(Image-text web data)
------------------------------------------------------------

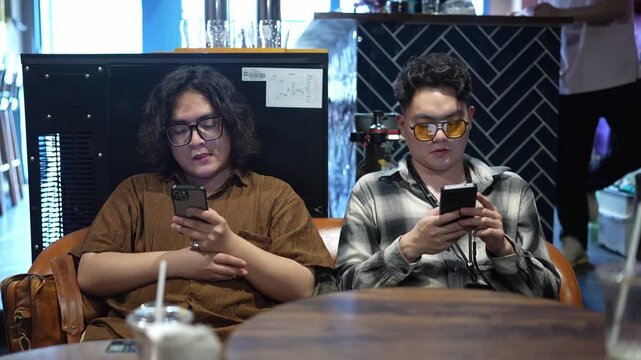 Two men sit side by side at a bar or restaurant table and look down at their smartphones.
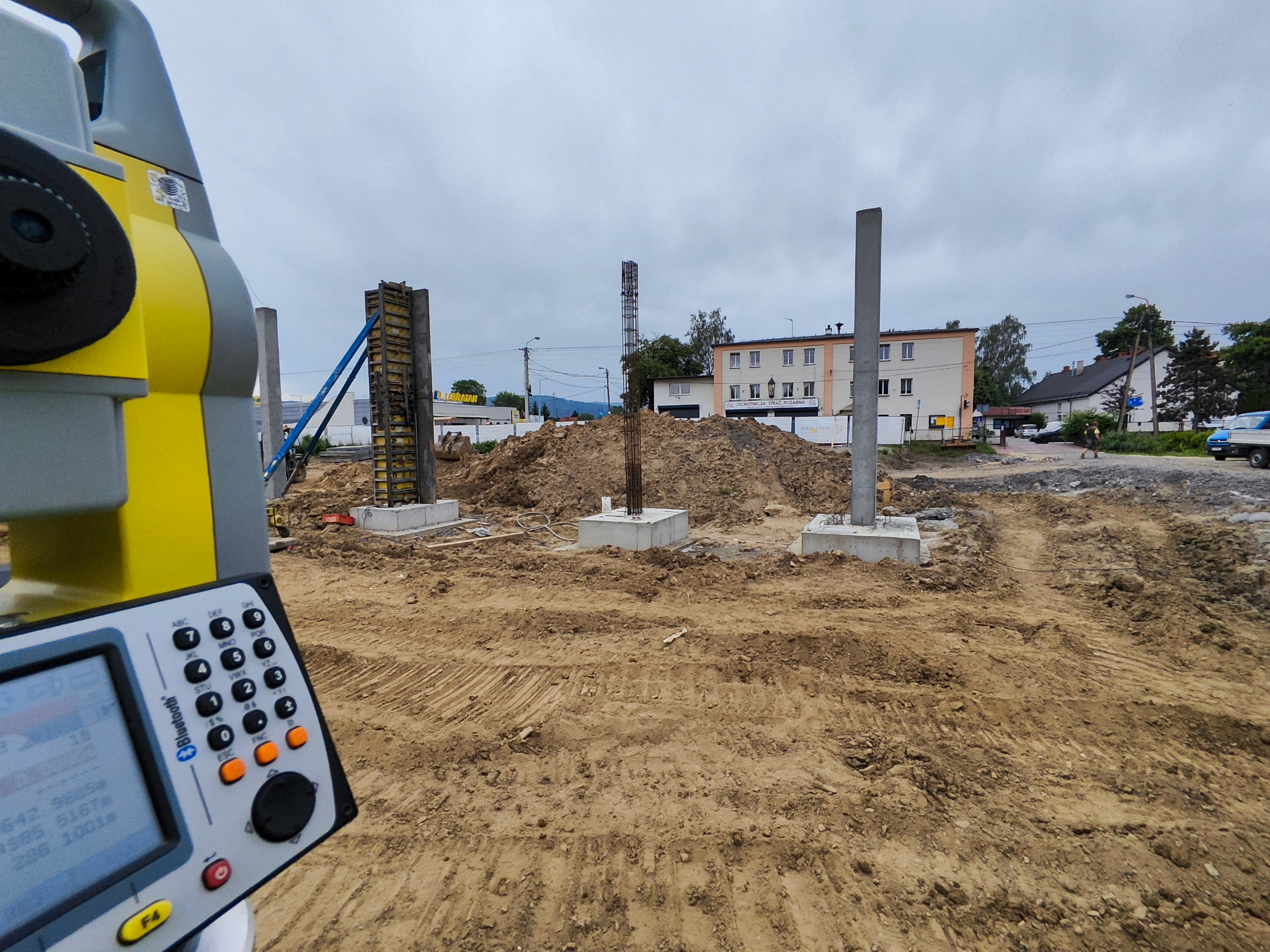 Prace ziemne pod budowę z widocznym betonowym fundamentem i wystającymi słupami zbrojeniowymi, w tle budynek mieszkalny oraz żółto-szary teodolit z klawiaturą na pierwszym planie.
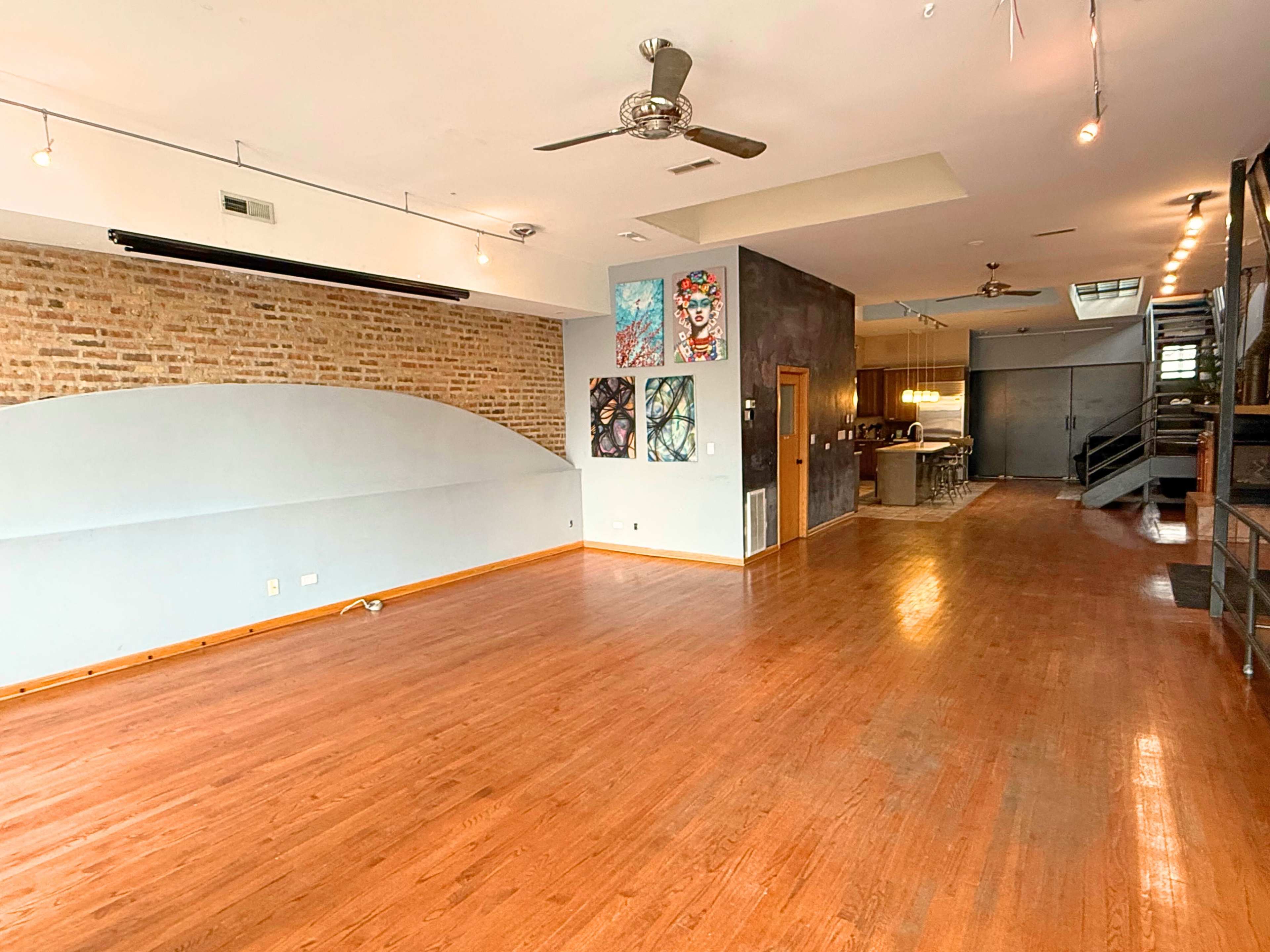 The image shows a spacious, modern interior with hardwood floors, exposed brick walls, and artwork displayed on one side, leading to a kitchen area in the background.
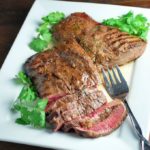 Sliced flat iron steak on a plate with fresh herbs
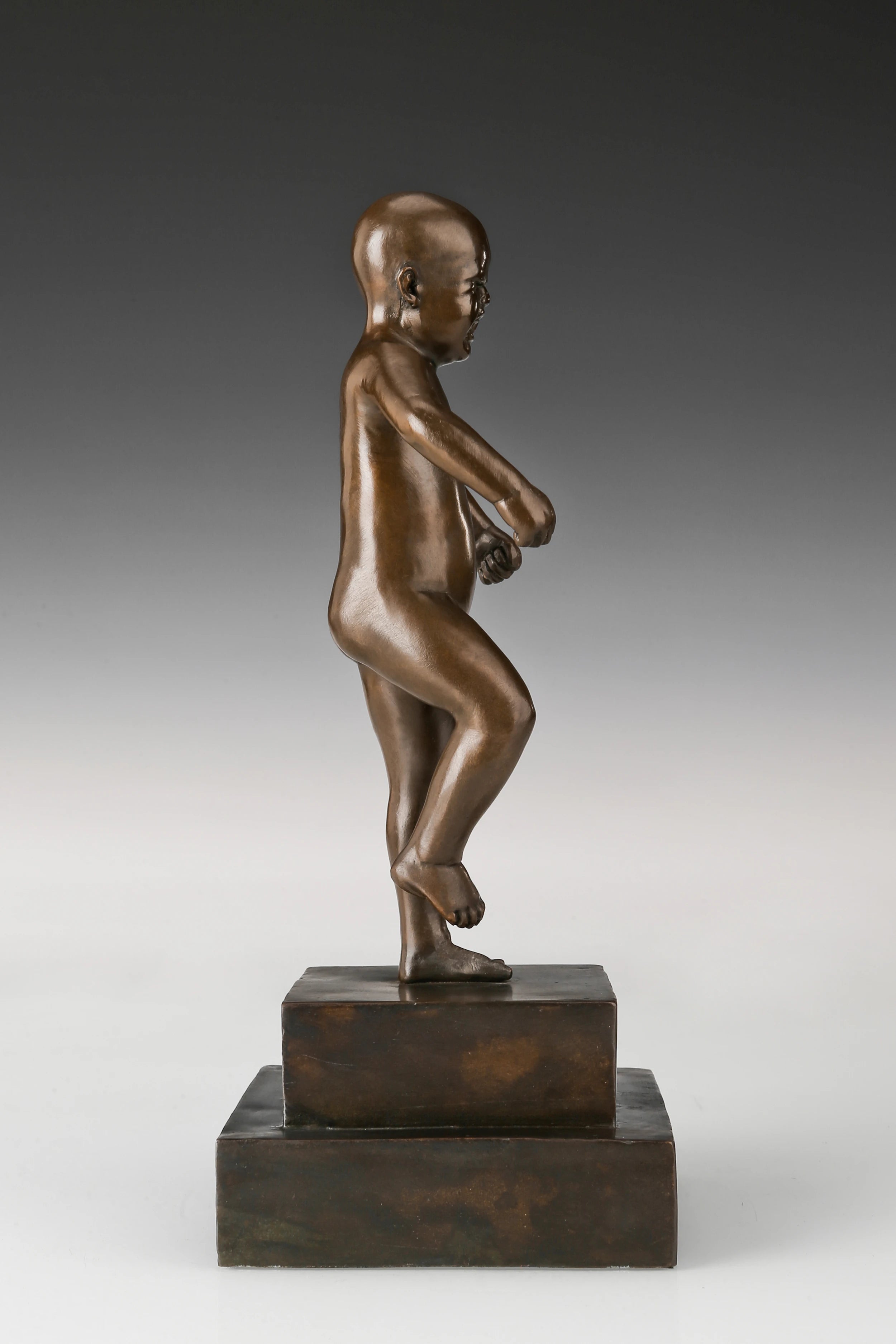Right side view of expressive bronze child sculpture with dynamic body posture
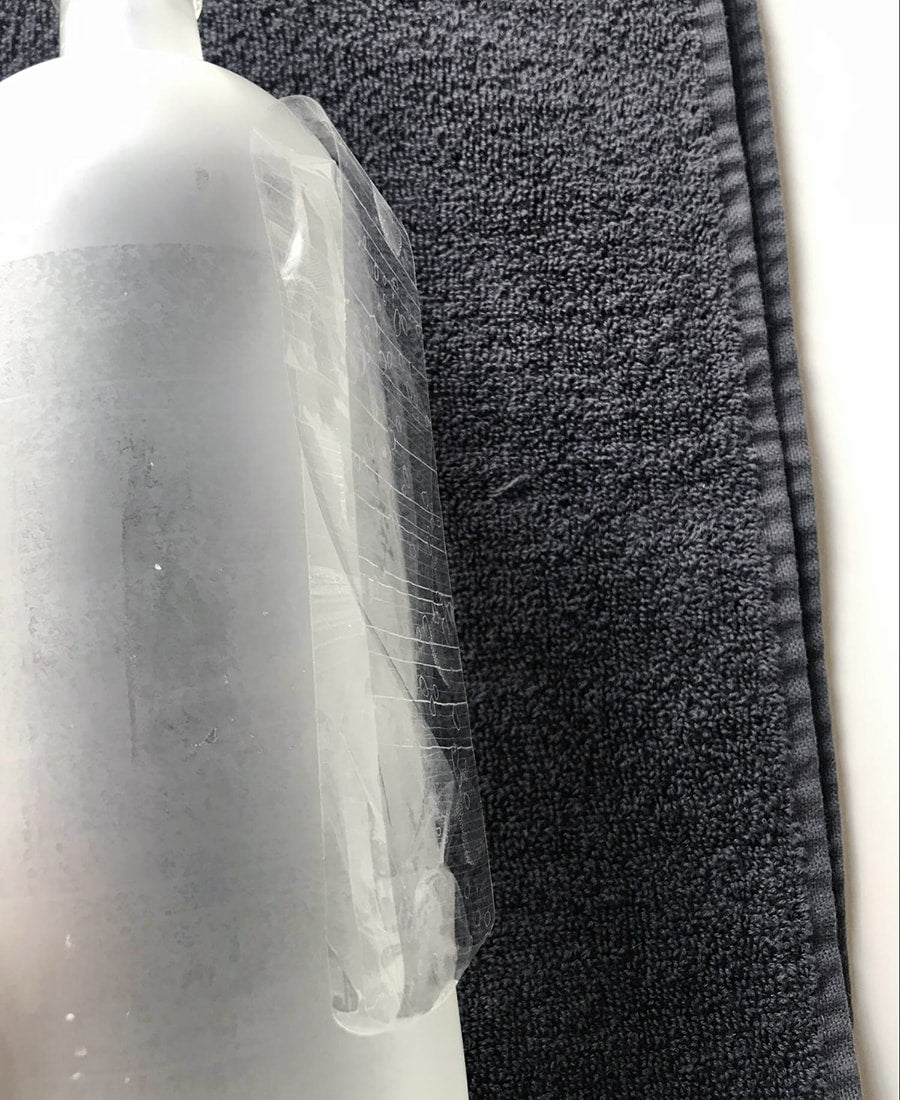 clear tape to hold the bottle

------------------------------------------------------------

TO-DO ITEM
Quote the text of every record above word for word, leaving out the pictures.

REPLY
 Two men sit side by side at a bar or restaurant table and look down at their smartphones.
 Prace ziemne pod budowę z widocznym betonowym fundamentem i wystającymi słupami zbrojeniowymi, w tle budynek mieszkalny oraz żółto-szary teodolit z klawiaturą na pierwszym planie.
 The image shows a spacious, modern interior with hardwood floors, exposed brick walls, and artwork displayed on one side, leading to a kitchen area in the background.
 Sliced flat iron steak on a plate with fresh herbs
Right side view of expressive bronze child sculpture with dynamic body posture
 clear tape to hold the bottle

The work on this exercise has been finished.